Private equity activity declines

This trend was less pronounced in the mid-market segment – where deal multiples dropped only marginally from 12x in 2021 to 11.4x in the first half of the year. This suggests that private equity firms still see a high volume of mid-market businesses and mid-market funds which can meet growth expectations, whatever the situation.

Jonathan Boyers, Head of KPMG’s UK Corporate Finance practice, commented, “Mid-market valuations have performed slightly better due to the volume of deals in the TMT and Business Services sectors, which contributed almost two-thirds of deal activity in this market. Given these sectors’ resilience, I expect this trend to continue.”
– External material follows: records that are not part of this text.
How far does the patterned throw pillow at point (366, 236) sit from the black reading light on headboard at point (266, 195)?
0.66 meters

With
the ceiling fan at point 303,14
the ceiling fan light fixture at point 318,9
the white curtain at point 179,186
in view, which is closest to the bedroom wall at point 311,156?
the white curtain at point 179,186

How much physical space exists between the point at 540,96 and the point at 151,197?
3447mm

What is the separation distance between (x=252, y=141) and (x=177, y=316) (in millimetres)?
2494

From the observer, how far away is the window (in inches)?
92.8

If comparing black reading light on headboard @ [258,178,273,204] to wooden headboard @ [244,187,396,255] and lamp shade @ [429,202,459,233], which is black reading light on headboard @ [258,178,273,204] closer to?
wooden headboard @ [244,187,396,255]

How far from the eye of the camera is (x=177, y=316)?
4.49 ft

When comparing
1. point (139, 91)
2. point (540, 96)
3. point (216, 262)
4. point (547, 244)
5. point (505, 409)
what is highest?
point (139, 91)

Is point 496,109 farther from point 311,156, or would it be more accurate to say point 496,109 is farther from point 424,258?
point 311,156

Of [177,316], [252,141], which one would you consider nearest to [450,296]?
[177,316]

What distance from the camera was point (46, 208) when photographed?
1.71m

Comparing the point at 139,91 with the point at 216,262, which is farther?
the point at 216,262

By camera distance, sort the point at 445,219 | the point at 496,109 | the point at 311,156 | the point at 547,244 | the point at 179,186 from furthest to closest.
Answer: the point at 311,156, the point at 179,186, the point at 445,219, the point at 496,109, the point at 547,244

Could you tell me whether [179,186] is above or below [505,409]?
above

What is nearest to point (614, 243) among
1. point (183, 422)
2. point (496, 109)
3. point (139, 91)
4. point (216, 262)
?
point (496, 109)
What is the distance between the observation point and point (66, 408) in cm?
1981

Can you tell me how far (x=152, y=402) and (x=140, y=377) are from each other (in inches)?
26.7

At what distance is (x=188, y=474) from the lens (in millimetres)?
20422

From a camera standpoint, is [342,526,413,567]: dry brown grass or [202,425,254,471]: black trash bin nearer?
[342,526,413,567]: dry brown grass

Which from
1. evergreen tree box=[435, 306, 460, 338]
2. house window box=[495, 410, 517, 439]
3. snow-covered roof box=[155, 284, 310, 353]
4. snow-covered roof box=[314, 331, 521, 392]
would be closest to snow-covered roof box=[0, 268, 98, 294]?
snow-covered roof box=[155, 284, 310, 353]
Business services companies include professional services, accounting, consulting, corporate turnaround and legal operators. Such firms are often highly sought after when periods of economic stress manifest – as they can deliver strategies to make firms more resilient, or find areas where costs can be cut. At the same time, investing in the latest technology, media, and telecom (TMT) is often seen as a way of out-flanking competitors in tightening markets. As such, business services and TMT accounted for 60% of private equity investments in the UK.

Neil McManus, Head of Business Services M&A at KPMG in the UK, added, “There is plenty of potential for consolidation, particularly in certain sub-sectors like accountancy services or testing, inspection and compliance services. This is attractive from a private equity perspective as it provides an opportunity to deploy follow-on capital into existing platform investments that are already known and understood, a lower risk strategy in the current environment.”

The UK’s fall in private equity activity is in line with a global trend. Despite record levels of dry powder, the global private equity industry is seeing both deal volumes and fundraising levels decline from the previous year, according to the latest private equity report from Bain & Company. The firm found that in the first half of 2022, private equity generated $512 billion in buyout deal value, lower than buyout deal value in 2021.